* Questions about scenes in pictures:
>>>

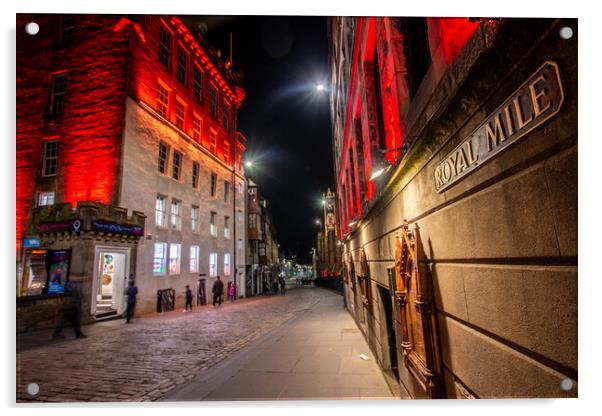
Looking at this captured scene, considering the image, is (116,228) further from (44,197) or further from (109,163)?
(44,197)

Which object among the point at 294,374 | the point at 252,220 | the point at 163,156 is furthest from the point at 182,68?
the point at 294,374

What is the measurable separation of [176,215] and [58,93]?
8.78m

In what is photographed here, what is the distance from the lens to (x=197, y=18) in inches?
168

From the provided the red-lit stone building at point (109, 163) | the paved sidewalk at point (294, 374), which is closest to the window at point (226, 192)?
the red-lit stone building at point (109, 163)

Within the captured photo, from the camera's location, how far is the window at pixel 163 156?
19.1 meters

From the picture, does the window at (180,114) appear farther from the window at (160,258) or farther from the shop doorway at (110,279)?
the shop doorway at (110,279)

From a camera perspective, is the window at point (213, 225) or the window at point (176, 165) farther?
the window at point (213, 225)

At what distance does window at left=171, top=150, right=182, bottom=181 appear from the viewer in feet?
66.8

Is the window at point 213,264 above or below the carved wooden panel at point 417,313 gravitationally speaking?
below

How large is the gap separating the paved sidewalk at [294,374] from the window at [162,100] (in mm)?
15804

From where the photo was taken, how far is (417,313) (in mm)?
3115
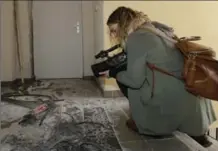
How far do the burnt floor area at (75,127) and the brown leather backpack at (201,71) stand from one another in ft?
1.31

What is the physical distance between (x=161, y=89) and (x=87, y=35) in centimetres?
287

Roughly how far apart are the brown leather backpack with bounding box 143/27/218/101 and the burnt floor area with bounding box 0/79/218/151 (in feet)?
1.31

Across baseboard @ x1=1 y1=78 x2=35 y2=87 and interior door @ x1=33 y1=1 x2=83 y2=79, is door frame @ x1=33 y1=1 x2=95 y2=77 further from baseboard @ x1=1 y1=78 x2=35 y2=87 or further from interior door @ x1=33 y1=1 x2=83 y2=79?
A: baseboard @ x1=1 y1=78 x2=35 y2=87

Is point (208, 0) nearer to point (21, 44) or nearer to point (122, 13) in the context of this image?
point (122, 13)

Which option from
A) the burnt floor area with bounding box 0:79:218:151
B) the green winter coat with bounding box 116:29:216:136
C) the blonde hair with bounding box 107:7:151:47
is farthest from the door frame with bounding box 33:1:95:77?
the green winter coat with bounding box 116:29:216:136

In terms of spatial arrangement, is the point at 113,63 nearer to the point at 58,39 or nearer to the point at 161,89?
the point at 161,89

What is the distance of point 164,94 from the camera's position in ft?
4.88

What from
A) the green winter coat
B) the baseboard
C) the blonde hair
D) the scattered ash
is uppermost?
the blonde hair

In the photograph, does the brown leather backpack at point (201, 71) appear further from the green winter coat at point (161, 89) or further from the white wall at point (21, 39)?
the white wall at point (21, 39)

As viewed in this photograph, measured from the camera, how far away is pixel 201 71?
1.28 m

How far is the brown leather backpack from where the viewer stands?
4.04 ft

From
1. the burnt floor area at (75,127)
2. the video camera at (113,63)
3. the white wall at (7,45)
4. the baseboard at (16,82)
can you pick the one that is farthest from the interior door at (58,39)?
the video camera at (113,63)

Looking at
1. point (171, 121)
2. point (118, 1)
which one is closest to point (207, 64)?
point (171, 121)

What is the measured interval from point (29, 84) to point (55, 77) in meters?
0.55
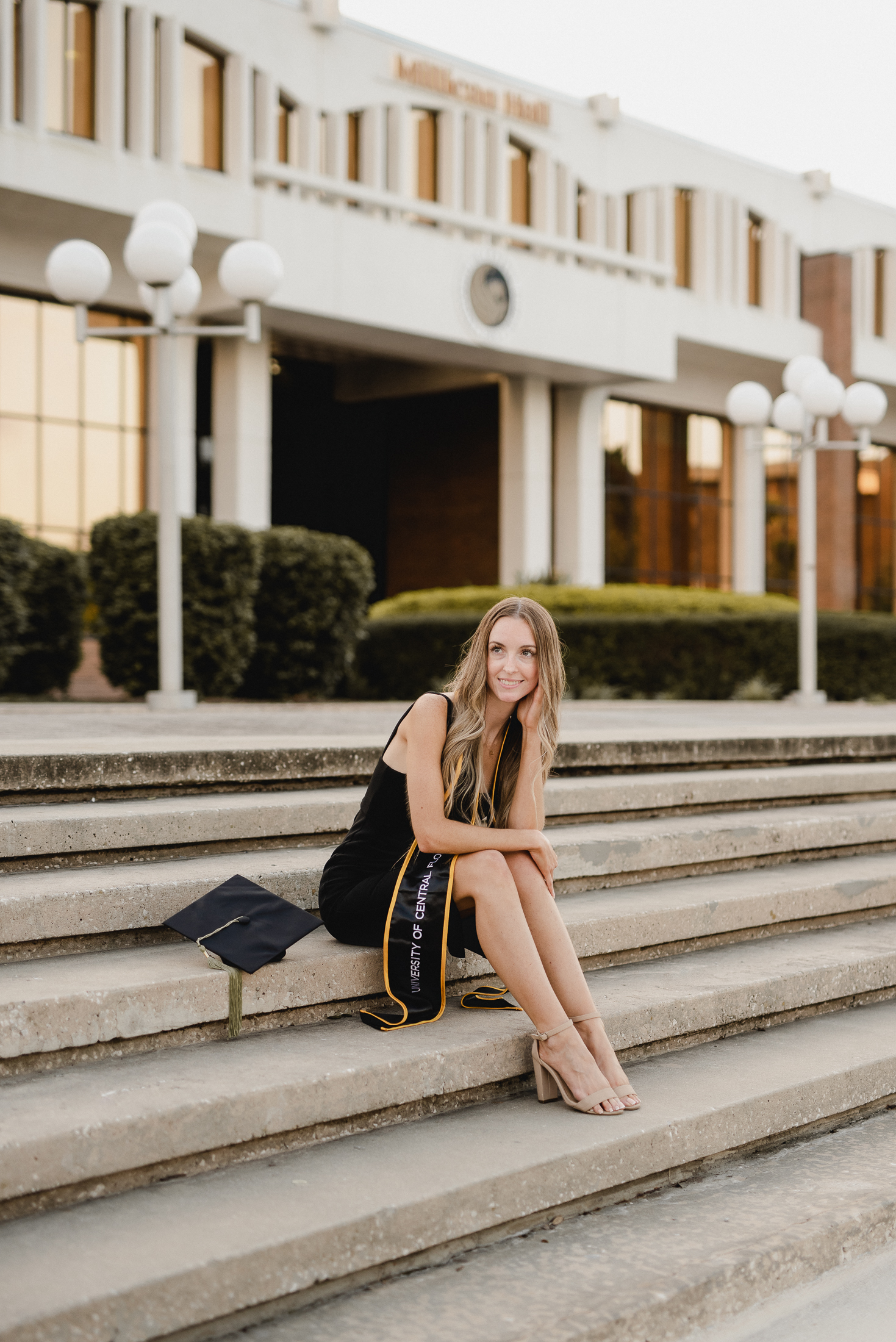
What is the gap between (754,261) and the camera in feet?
89.7

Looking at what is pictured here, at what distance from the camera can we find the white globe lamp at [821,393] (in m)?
13.2

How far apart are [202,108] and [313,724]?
1392cm

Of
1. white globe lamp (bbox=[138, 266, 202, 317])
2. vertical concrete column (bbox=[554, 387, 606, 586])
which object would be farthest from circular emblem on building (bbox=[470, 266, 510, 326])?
white globe lamp (bbox=[138, 266, 202, 317])

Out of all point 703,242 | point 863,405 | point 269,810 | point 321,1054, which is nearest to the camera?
point 321,1054

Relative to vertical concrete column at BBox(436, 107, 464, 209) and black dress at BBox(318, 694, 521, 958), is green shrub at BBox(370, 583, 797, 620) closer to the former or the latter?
vertical concrete column at BBox(436, 107, 464, 209)

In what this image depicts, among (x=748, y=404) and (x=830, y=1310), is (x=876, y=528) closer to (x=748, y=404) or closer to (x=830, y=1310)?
(x=748, y=404)

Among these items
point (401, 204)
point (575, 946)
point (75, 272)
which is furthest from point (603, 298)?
Answer: point (575, 946)

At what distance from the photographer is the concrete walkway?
5.30m

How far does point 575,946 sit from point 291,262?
15.3m

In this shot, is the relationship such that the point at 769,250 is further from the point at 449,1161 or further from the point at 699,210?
the point at 449,1161

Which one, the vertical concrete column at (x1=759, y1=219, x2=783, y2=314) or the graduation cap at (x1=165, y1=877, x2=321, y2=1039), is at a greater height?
the vertical concrete column at (x1=759, y1=219, x2=783, y2=314)

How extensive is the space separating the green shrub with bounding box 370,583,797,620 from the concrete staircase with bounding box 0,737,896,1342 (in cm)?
1061

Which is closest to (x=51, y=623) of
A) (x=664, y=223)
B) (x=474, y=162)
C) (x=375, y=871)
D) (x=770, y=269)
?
(x=375, y=871)

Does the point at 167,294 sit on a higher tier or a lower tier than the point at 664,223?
lower
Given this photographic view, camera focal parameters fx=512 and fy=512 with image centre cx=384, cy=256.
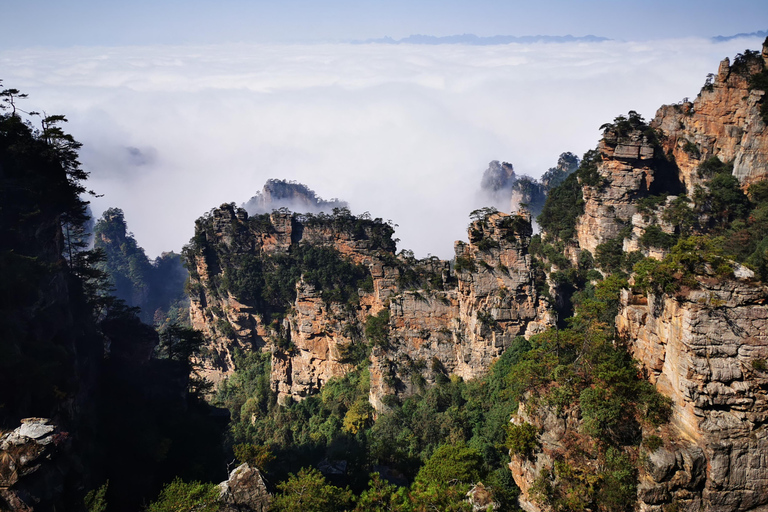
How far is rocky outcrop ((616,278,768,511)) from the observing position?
15.4m

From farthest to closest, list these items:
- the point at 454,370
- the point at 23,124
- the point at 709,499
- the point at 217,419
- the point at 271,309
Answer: the point at 271,309, the point at 454,370, the point at 217,419, the point at 23,124, the point at 709,499

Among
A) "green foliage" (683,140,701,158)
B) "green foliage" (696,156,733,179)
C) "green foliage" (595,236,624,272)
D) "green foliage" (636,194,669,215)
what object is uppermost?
"green foliage" (683,140,701,158)

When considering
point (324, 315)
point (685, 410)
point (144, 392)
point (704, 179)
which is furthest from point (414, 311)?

<<<

* WHAT YOU ARE ASKED TO DO: Copy out all the lines above with "rocky outcrop" changed to "rock ledge" and nothing else altered. Omit the pictures.

* WRITTEN REPLY:
Looking at this captured scene, considering the image, is (116,228) further from (44,197) or further from (109,163)?
(44,197)

Which object among the point at 294,374 | the point at 252,220 | the point at 163,156 is furthest from the point at 182,68?
the point at 294,374

What is the measurable separation of [176,215] and [58,93]?
8.78m

In what is photographed here, what is the distance from the lens to (x=197, y=18) in inches?
168

From the provided the red-lit stone building at point (109, 163) | the paved sidewalk at point (294, 374), which is closest to the window at point (226, 192)?
the red-lit stone building at point (109, 163)

Within the captured photo, from the camera's location, how far is the window at pixel 163 156?
19.1 meters

From the picture, does the window at (180,114) appear farther from the window at (160,258) or farther from the shop doorway at (110,279)?
the shop doorway at (110,279)

From a camera perspective, is the window at point (213, 225) or the window at point (176, 165) farther?
the window at point (213, 225)

At what distance does window at left=171, top=150, right=182, bottom=181 appear from the viewer in feet?
66.8

Is the window at point 213,264 above or below the carved wooden panel at point 417,313 gravitationally speaking?
below

How large is the gap separating the paved sidewalk at [294,374] from the window at [162,100] (in mm)?
15804

From where the photo was taken, how far is (417,313) (in mm)?
3115
How far do the burnt floor area at (75,127) and the brown leather backpack at (201,71) stand from one another in ft?
1.31

What is the physical distance between (x=161, y=89) and (x=87, y=35) in centimetres?
287

Roughly how far apart are the brown leather backpack with bounding box 143/27/218/101 and the burnt floor area with bounding box 0/79/218/151 (in feet)?
1.31

Across baseboard @ x1=1 y1=78 x2=35 y2=87 and interior door @ x1=33 y1=1 x2=83 y2=79, is door frame @ x1=33 y1=1 x2=95 y2=77 further from baseboard @ x1=1 y1=78 x2=35 y2=87 or further from interior door @ x1=33 y1=1 x2=83 y2=79?
A: baseboard @ x1=1 y1=78 x2=35 y2=87

Is point (208, 0) nearer to point (21, 44) or nearer to point (122, 13) in the context of this image?
point (122, 13)

Which option from
A) the burnt floor area with bounding box 0:79:218:151
B) the green winter coat with bounding box 116:29:216:136
C) the blonde hair with bounding box 107:7:151:47
is farthest from the door frame with bounding box 33:1:95:77?
the green winter coat with bounding box 116:29:216:136

In terms of spatial arrangement, is the point at 113,63 nearer to the point at 58,39 or nearer to the point at 161,89?
the point at 161,89

What is the distance of point 164,94 from the camera's position in ft?
4.88

What from
A) the green winter coat
B) the baseboard
C) the blonde hair
D) the scattered ash
is uppermost?
the blonde hair

In the photograph, does the brown leather backpack at point (201, 71) appear further from the green winter coat at point (161, 89) or further from the white wall at point (21, 39)?
the white wall at point (21, 39)

As viewed in this photograph, measured from the camera, how far away is pixel 201 71?
1.28 m

How far is the brown leather backpack from where the viewer stands?
4.04 ft

From
1. the burnt floor area at (75,127)
2. the video camera at (113,63)
3. the white wall at (7,45)
4. the baseboard at (16,82)
can you pick the one that is farthest from the interior door at (58,39)?
the video camera at (113,63)

Looking at
1. point (171, 121)
2. point (118, 1)
which one is closest to point (207, 64)?
point (171, 121)

What is the measured interval from point (29, 84) to point (55, 77) in meters?
0.55
What is the gap between (754,261) and the camera in feet?
89.7

Looking at what is pictured here, at what distance from the camera can we find the white globe lamp at [821,393] (in m)?
13.2

How far apart are [202,108] and [313,724]?
1392cm

Of
1. white globe lamp (bbox=[138, 266, 202, 317])
2. vertical concrete column (bbox=[554, 387, 606, 586])
which object would be farthest from circular emblem on building (bbox=[470, 266, 510, 326])?
white globe lamp (bbox=[138, 266, 202, 317])

Out of all point 703,242 | point 863,405 | point 269,810 | point 321,1054, which is nearest to the camera?
point 321,1054

Relative to vertical concrete column at BBox(436, 107, 464, 209) and black dress at BBox(318, 694, 521, 958), is green shrub at BBox(370, 583, 797, 620) closer to the former or the latter?
vertical concrete column at BBox(436, 107, 464, 209)

In what this image depicts, among (x=748, y=404) and (x=830, y=1310), is (x=876, y=528) closer to (x=748, y=404) or closer to (x=830, y=1310)?
(x=748, y=404)

Among these items
point (401, 204)
point (575, 946)
point (75, 272)
which is furthest from point (603, 298)?
Answer: point (575, 946)

At what distance from the photographer is the concrete walkway?
5.30m

How far does point 575,946 sit from point 291,262?
15.3m

In this shot, is the relationship such that the point at 769,250 is further from the point at 449,1161 or further from the point at 699,210?
the point at 449,1161

Which one, the vertical concrete column at (x1=759, y1=219, x2=783, y2=314) or the graduation cap at (x1=165, y1=877, x2=321, y2=1039), is at a greater height?
the vertical concrete column at (x1=759, y1=219, x2=783, y2=314)

How extensive is the space separating the green shrub with bounding box 370,583,797,620 from the concrete staircase with bounding box 0,737,896,1342 (in cm)?
1061

Which is closest to (x=51, y=623) of
A) (x=664, y=223)
B) (x=474, y=162)
C) (x=375, y=871)
D) (x=770, y=269)
?
(x=375, y=871)

Does the point at 167,294 sit on a higher tier or a lower tier than the point at 664,223?
lower
Given this photographic view, camera focal parameters fx=512 and fy=512 with image centre cx=384, cy=256.
How far is rock ledge ((616,278,768,511)) from the observing position?
15.4m

From farthest to closest, list these items:
- the point at 454,370
- the point at 23,124
- the point at 709,499
- the point at 217,419
- the point at 271,309
Answer: the point at 271,309, the point at 454,370, the point at 217,419, the point at 23,124, the point at 709,499

Among
A) "green foliage" (683,140,701,158)
B) "green foliage" (696,156,733,179)
C) "green foliage" (595,236,624,272)
D) "green foliage" (636,194,669,215)
what object is uppermost?
"green foliage" (683,140,701,158)

When considering
point (324, 315)
point (685, 410)
point (144, 392)
point (704, 179)
which is furthest from point (414, 311)?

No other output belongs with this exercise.